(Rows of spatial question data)

■ ■ ■

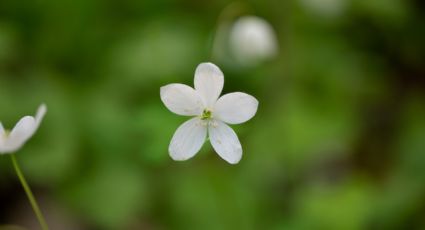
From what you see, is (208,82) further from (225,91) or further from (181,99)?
→ (225,91)

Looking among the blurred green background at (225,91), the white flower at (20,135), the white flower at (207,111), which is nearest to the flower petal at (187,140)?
the white flower at (207,111)

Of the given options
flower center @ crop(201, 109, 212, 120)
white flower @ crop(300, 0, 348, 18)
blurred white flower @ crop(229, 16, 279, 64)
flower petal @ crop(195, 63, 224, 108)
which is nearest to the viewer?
flower petal @ crop(195, 63, 224, 108)

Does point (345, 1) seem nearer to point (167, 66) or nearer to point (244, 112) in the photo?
point (167, 66)

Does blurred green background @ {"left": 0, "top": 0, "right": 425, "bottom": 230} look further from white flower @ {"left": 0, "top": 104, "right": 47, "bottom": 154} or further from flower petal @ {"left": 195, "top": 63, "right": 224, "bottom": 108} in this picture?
white flower @ {"left": 0, "top": 104, "right": 47, "bottom": 154}

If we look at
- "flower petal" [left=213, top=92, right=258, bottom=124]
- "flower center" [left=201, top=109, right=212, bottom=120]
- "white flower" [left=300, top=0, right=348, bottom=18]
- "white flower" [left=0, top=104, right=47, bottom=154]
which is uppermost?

■ ■ ■

*Exercise description*:
Write out all of the records above word for word, leaving out the pictures.

*Written reply*:
From what you see, is (208,82) further from (225,91) or further from (181,99)?
→ (225,91)

Looking among the blurred green background at (225,91), the white flower at (20,135), the white flower at (207,111), which is nearest to the flower petal at (187,140)?
the white flower at (207,111)

Of the given options
flower center @ crop(201, 109, 212, 120)
white flower @ crop(300, 0, 348, 18)
blurred white flower @ crop(229, 16, 279, 64)
flower petal @ crop(195, 63, 224, 108)
which is nearest to the viewer?
flower petal @ crop(195, 63, 224, 108)

Does point (345, 1) seem nearer to point (167, 66) or nearer to point (244, 112) in the photo?
point (167, 66)

Does blurred green background @ {"left": 0, "top": 0, "right": 425, "bottom": 230} look further from white flower @ {"left": 0, "top": 104, "right": 47, "bottom": 154} or further from flower petal @ {"left": 195, "top": 63, "right": 224, "bottom": 108} in this picture?
white flower @ {"left": 0, "top": 104, "right": 47, "bottom": 154}

If we look at
- "flower petal" [left=213, top=92, right=258, bottom=124]
- "flower center" [left=201, top=109, right=212, bottom=120]
- "white flower" [left=300, top=0, right=348, bottom=18]
- "white flower" [left=0, top=104, right=47, bottom=154]
which is uppermost?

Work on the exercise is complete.